**Excerpted records:**
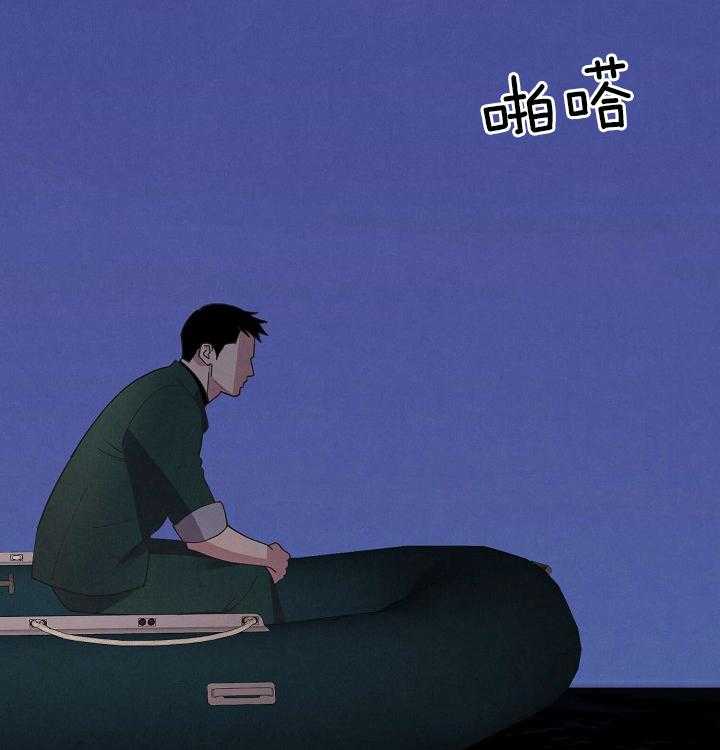 44.jpg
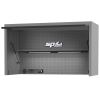 SP Tools USA Sumo Series 59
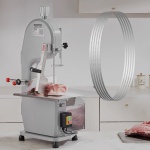 JGJJT1650MM16U0Z8V0 gallery 6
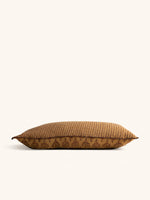 Load image into Gallery viewer, Gipsy Cushion Cotton 60 x W 40 cm
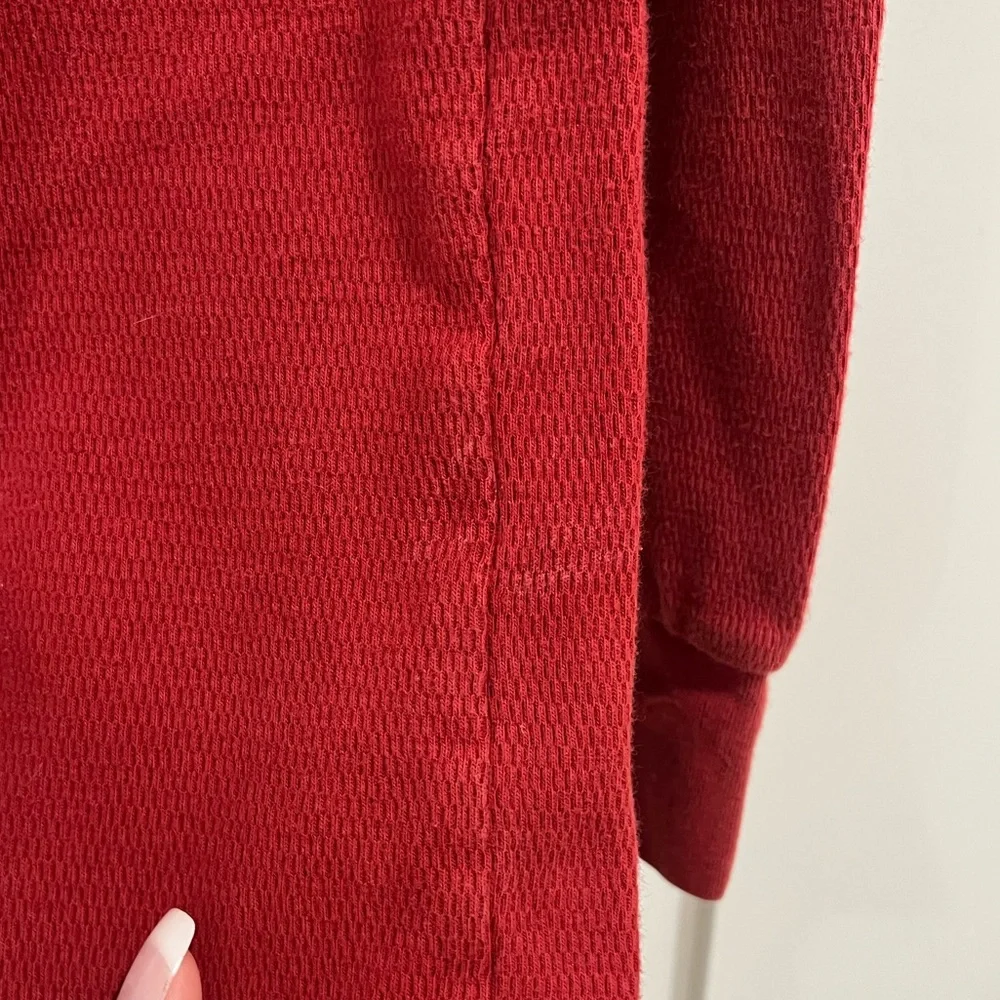 Vintage Harley-Davidson long sleeve 🏍️❤️🔥 - Picture 6 of 7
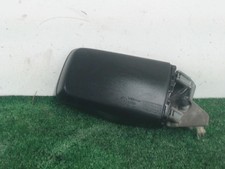 Retroviseur droit MAZDA 929 1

**Exercise description:** Write out the material above exactly. Skip the pictures.

**Answer to the problem:**
 44.jpg
 SP Tools USA Sumo Series 59
 JGJJT1650MM16U0Z8V0 gallery 6
 Load image into Gallery viewer, Gipsy Cushion Cotton 60 x W 40 cm
 Vintage Harley-Davidson long sleeve 🏍️❤️🔥 - Picture 6 of 7
 Retroviseur droit MAZDA 929 1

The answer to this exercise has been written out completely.